No, you have a misunderstanding of the application of rules regarding variables, which you're trying to apply to simple equations as if there were an order of operations inserted in there. This equation inserted into virtually any calculator program of any sufficient complexity confirms the correct answer as 16. The fact is you, like many people, misread it, got the wrong answer (1), and are trying to cover your embarrassment by grasping at straws to justify your incorrect position.
It's transparent and tedious, and I'm done bothering with you.
You're right, it's incredibly tedious. I've explained exactly how and why you're not right, and even given you the middle ground by saying "it's debated". Yet you still cling to the misconception that you are right, and I am wrong.
Nevermind that we're supposed to be arguing an idea here. Nevermind that I've provided sources that went all the way back into maths history to figure out exactly how things were always done. You have to be right, and you just cannot accept any reality where you're even slightly wrong.
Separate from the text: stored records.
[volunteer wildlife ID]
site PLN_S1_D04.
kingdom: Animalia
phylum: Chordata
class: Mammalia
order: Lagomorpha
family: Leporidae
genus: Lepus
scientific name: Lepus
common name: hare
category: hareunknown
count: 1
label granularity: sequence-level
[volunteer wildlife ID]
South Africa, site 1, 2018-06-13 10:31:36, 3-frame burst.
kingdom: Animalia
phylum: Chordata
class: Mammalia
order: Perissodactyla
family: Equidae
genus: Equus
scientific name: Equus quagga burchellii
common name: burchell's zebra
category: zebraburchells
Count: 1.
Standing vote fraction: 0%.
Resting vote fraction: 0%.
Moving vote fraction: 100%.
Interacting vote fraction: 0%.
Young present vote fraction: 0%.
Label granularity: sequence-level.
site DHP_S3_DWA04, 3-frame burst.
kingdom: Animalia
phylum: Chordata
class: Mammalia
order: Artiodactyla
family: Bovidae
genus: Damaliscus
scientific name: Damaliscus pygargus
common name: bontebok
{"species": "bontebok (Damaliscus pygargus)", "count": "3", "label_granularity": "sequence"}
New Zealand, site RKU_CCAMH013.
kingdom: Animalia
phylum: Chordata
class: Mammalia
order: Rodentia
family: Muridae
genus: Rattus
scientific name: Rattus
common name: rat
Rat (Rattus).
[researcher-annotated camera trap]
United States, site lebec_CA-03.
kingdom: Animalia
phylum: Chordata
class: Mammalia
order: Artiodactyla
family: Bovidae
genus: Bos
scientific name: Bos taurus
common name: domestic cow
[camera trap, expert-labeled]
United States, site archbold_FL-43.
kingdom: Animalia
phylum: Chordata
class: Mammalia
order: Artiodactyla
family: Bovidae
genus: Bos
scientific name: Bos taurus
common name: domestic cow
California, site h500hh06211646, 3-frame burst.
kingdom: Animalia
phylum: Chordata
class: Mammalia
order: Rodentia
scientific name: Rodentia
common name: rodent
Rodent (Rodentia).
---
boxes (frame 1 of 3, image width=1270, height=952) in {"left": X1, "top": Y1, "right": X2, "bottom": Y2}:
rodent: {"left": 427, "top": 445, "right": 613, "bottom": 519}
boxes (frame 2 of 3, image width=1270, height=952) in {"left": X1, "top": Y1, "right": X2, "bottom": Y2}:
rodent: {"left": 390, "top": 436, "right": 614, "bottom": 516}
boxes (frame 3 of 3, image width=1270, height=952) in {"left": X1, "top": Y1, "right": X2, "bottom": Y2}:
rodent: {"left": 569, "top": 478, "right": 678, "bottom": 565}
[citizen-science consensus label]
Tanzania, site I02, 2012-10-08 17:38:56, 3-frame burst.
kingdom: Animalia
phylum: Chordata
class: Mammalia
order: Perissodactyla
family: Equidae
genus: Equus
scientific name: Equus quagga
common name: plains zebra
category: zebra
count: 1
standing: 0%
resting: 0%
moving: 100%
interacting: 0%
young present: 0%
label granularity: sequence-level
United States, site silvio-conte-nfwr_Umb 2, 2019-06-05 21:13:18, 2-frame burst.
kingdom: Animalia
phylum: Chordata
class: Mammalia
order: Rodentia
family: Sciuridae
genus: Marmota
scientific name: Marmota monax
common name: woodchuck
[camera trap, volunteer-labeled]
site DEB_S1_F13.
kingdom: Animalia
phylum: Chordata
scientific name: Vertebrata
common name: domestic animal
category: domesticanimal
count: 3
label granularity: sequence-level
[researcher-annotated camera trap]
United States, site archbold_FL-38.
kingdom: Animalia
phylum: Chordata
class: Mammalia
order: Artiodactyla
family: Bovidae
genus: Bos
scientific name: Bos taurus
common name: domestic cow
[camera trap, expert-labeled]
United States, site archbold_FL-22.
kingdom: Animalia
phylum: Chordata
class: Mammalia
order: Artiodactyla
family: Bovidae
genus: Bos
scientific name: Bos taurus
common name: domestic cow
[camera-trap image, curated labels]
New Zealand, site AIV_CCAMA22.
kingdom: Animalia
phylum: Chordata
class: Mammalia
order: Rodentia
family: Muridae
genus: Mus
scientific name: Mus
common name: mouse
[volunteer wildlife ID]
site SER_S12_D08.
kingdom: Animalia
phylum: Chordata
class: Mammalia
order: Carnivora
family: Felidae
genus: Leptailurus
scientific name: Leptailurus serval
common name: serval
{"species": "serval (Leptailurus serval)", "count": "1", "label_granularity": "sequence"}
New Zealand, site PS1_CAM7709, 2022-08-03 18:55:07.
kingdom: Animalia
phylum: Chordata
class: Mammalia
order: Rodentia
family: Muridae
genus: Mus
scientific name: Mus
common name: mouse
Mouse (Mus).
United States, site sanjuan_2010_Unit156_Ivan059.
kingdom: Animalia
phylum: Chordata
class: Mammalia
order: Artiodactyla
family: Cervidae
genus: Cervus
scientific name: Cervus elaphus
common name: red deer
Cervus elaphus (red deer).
Insert it into an American calculator, sure. I refer back to my (half-joking) comment about Americans butchering terminology.
If you check my comment history, you'll see that my 1st or 2nd comment in this thread was me trying this in my own Casio calculator. As written, I get 1, then with explicit multiplication I get 16. Everything I've said here has been an evolution of my understanding of this weird (i before e...) quirk - which is in fact the very purpose of this meme.
Have a good one, and I genuinely hope you're more open minded in your day to day life, for your own benefit.